• _Data for processing_:
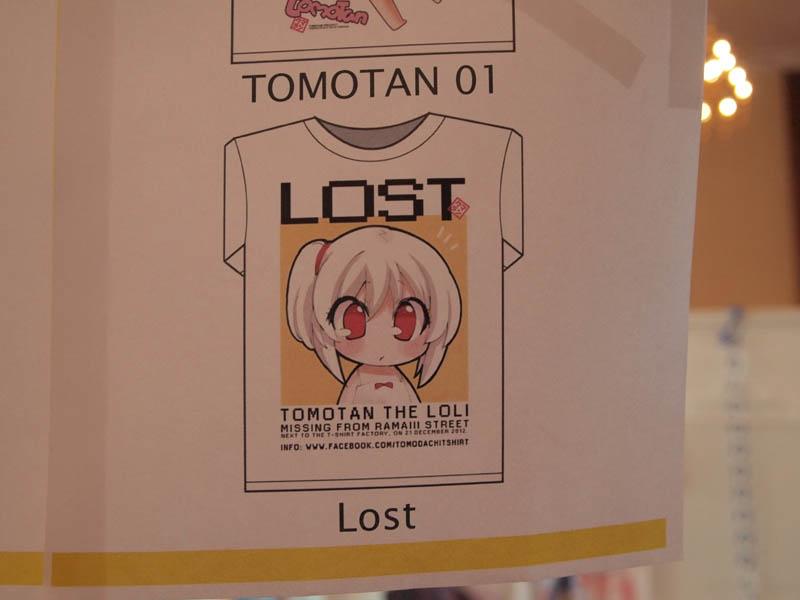 Tomotan, Tomodachi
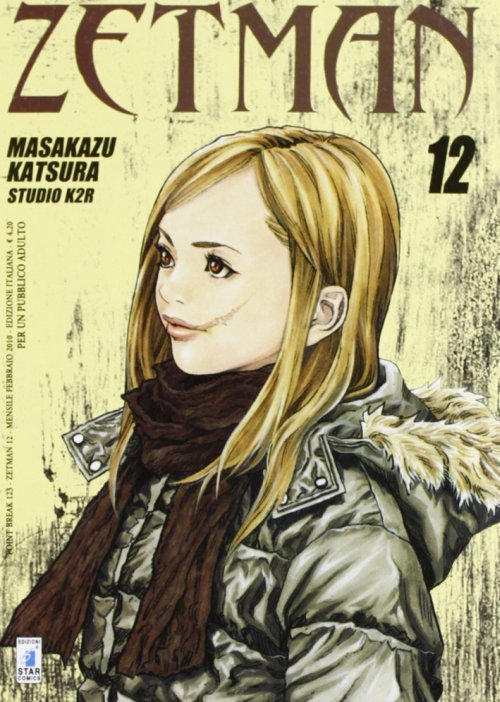 Zetman. Vol. 12.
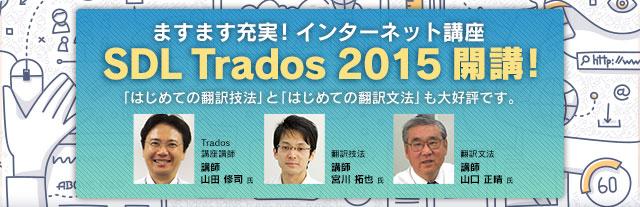 SDL Trados 2015開講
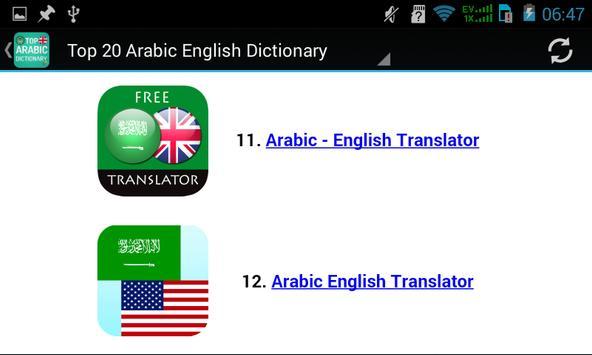 Arabic English screenshot 21
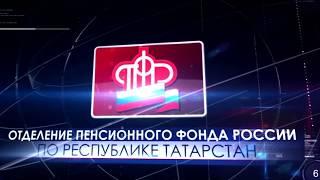 Эдуард Вафин:ПФР осуществит единовременную выплату инвалидам и участникам ВОВ ко Дню Победы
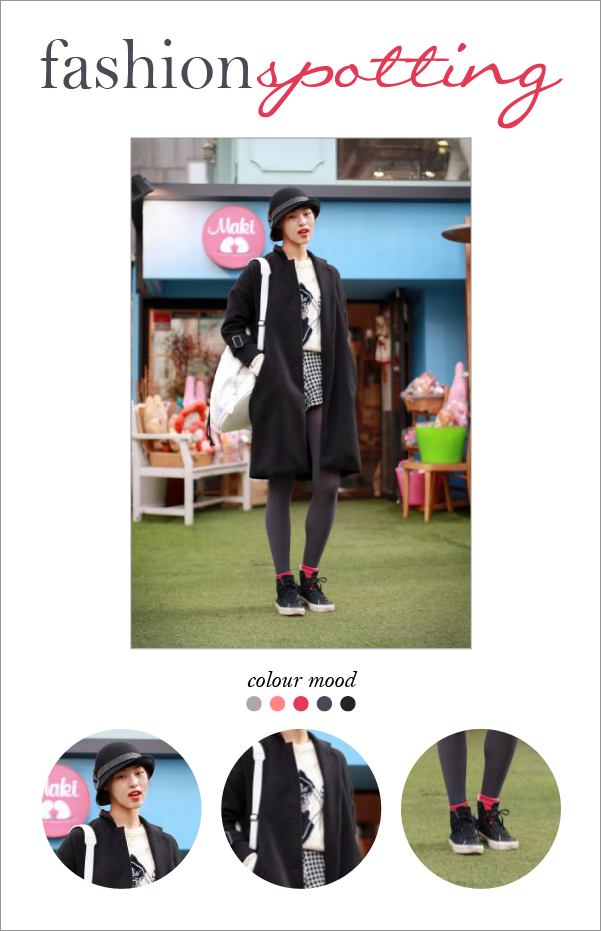 MFP_FashionSpotting_20140114_Look3.png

• _Work instructions_:
Print out every entry above without changing a word, and leave out the pictures.

• _Expected output_:
 Tomotan, Tomodachi
 Zetman. Vol. 12.
 SDL Trados 2015開講
 Arabic English screenshot 21
 Эдуард Вафин:ПФР осуществит единовременную выплату инвалидам и участникам ВОВ ко Дню Победы
 MFP_FashionSpotting_20140114_Look3.png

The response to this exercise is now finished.